## GIVEN INSTRUCTION
Copy out everything from the line containing "How much separation" down to the line containing "2447 millimetres", both included, keeping the requests unchanged. Raise each distance figure in the answers by 148.

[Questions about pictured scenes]

•••

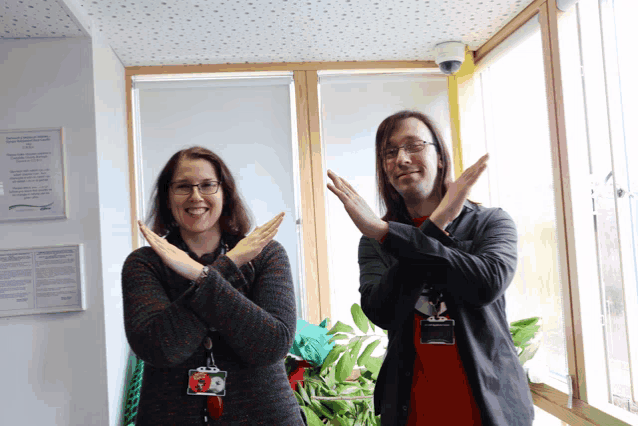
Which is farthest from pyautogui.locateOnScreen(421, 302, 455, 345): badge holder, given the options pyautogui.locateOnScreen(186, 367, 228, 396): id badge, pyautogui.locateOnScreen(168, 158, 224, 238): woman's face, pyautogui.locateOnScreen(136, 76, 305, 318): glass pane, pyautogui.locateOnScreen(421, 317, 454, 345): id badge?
pyautogui.locateOnScreen(136, 76, 305, 318): glass pane

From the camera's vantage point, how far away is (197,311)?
3.81 ft

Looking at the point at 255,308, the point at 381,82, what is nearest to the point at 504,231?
the point at 255,308

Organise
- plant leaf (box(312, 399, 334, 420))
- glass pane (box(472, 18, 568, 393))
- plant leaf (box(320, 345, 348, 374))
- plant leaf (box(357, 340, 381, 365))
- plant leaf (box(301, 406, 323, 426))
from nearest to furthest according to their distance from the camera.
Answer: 1. plant leaf (box(357, 340, 381, 365))
2. plant leaf (box(320, 345, 348, 374))
3. plant leaf (box(301, 406, 323, 426))
4. plant leaf (box(312, 399, 334, 420))
5. glass pane (box(472, 18, 568, 393))

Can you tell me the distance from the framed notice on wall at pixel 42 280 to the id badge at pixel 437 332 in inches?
72.5

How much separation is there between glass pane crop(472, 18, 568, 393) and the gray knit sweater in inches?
70.1

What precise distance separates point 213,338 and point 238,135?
2.25 m

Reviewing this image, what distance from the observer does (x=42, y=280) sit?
2447 millimetres

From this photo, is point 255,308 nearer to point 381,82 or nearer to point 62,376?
point 62,376

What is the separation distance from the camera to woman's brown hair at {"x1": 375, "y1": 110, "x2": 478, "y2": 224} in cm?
131

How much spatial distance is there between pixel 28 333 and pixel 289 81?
200 centimetres

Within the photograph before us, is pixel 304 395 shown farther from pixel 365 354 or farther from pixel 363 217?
pixel 363 217

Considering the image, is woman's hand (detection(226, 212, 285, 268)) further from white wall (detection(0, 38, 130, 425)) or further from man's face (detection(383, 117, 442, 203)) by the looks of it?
white wall (detection(0, 38, 130, 425))

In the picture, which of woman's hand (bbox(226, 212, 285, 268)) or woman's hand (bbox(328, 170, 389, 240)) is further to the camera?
woman's hand (bbox(226, 212, 285, 268))

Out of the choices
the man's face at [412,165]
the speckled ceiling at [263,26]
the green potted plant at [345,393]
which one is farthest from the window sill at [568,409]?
the speckled ceiling at [263,26]
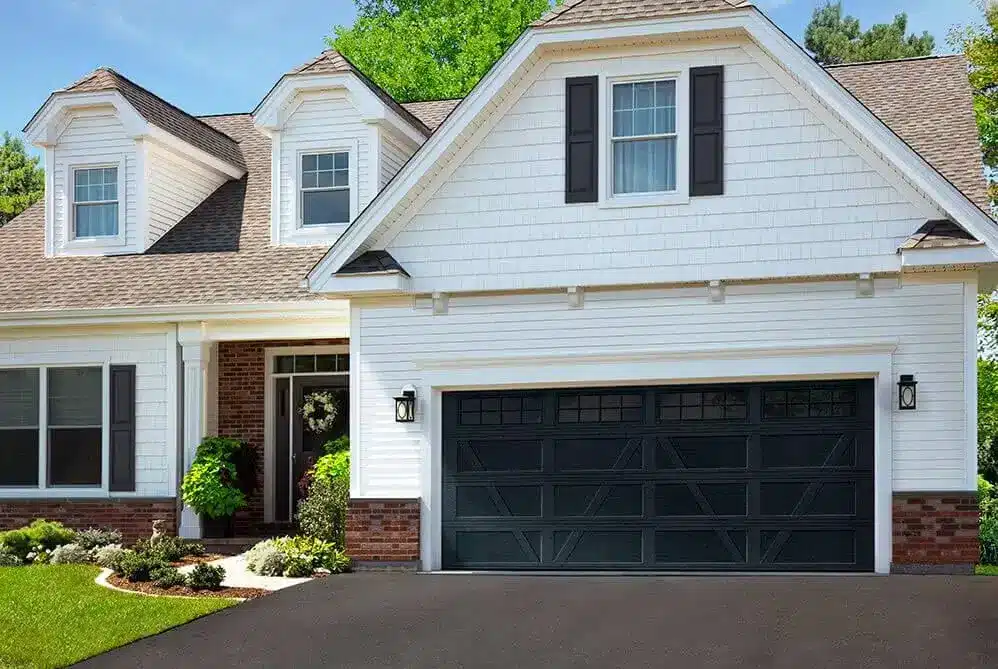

•••

## TASK ANSWER
How much separation is there between glass pane crop(472, 18, 568, 393) and the gray knit sweater in inches?
218.1

What precise distance separates point 213,338 and point 238,135?
150.25 m

Reviewing this image, what distance from the observer does (x=42, y=280) sit?
2595 millimetres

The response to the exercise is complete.